- _GOALS_:
A – According to the comment, how many windows are open on the writer's machine at the moment?
B – In the comment, rewrite the stretch from "Re:Finally (Score:4, Insightful)" through "program at all.", swapping "program" for "application".

Re:Finally (Score:4, Insightful)
Yeah, this is always the problem that big software projects have... I don't claim that users are perfect and "know" what they want, but it has to be said: if you are making a USER interface, it's probably best if the USER gets some say in that and that you listen to the USERS especially when a large of them speak up. Other parts, sure, you can say "We don't work that way" but the user interface is sacred and your *only* interaction with the program as a user. Mess that up, you might as well not have the program at all.
And I'm sorry, but I'm a single-window person. I've work in IT for years and the *easiest* way to work is on a commandline or in a full-screen window (alt-tab's, multiple desktops etc. vital, of course). Rarely do I need two things side by side on the screen but when I do, it's usually TWO and that's it, and that's easily handled by tiling the windows. Bear in mind that I have 18 windows open on my machine at the moment, everything from instant messengers, shell sessions, folder views, web browsers, development environments etc. The only "non-full-screen" ones are two shell windows where I'm referring to one file in another and need to check consistency between the two, and the instant messengers (because they don't need full-screen, are minimised, and are only on the taskbar so that they flash when I get a message). MDI is an invaluable tool - I can't web-browse without my Opera tabs - and ignoring it because of some "religious" argument is stupid. I've seen even the cheapest paint programs offer a "Do you want an MDI or SDI interface?" dialog on first run... Serif software springs to mind.

- _INFORMATION PROVIDED_:
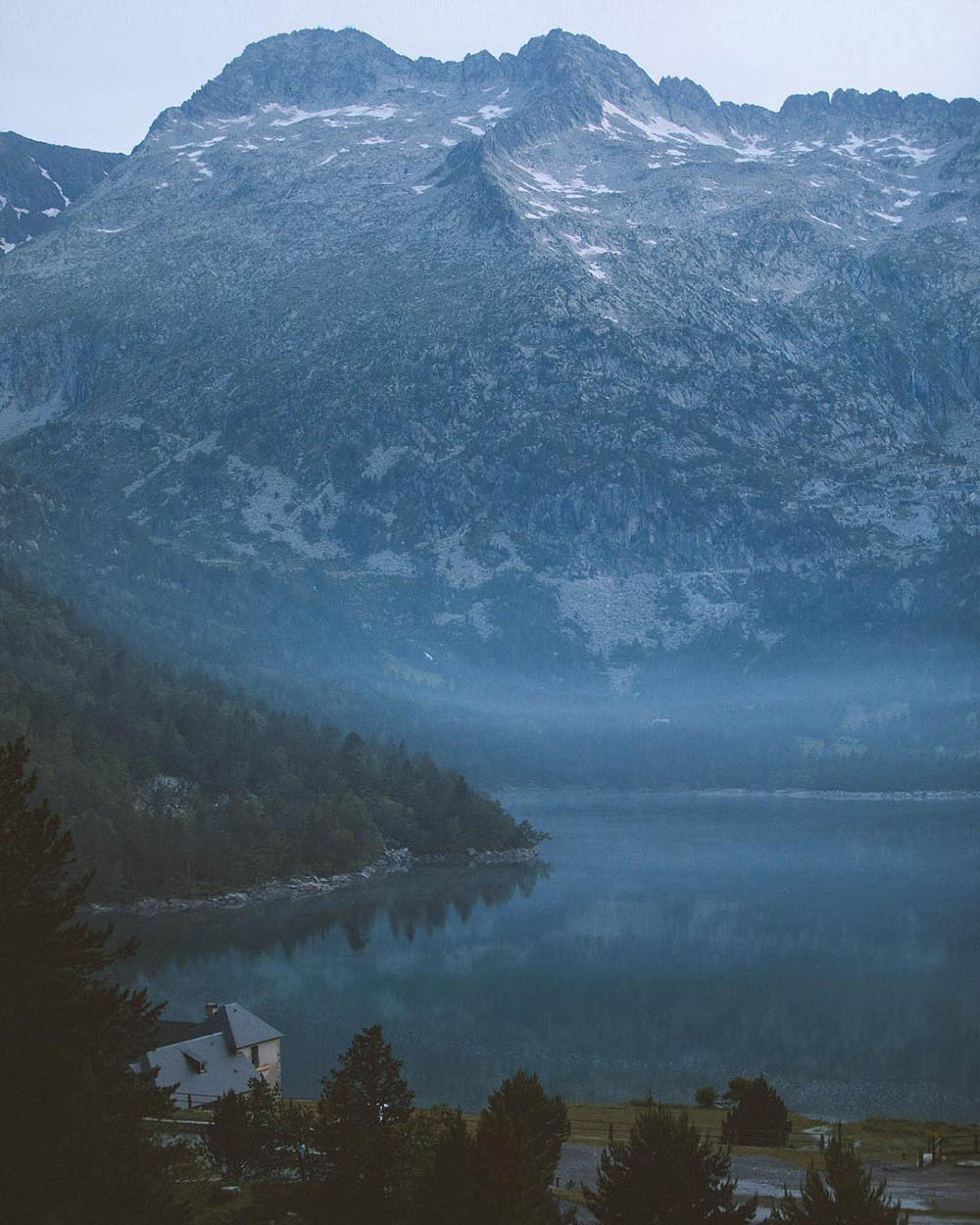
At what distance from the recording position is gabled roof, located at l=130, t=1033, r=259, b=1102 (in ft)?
164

- _ANSWERS FOR THIS EXERCISE_:
A – 18 windows.

B –
Re:Finally (Score:4, Insightful)
Yeah, this is always the problem that big software projects have... I don't claim that users are perfect and "know" what they want, but it has to be said: if you are making a USER interface, it's probably best if the USER gets some say in that and that you listen to the USERS especially when a large of them speak up. Other parts, sure, you can say "We don't work that way" but the user interface is sacred and your *only* interaction with the application as a user. Mess that up, you might as well not have the application at all.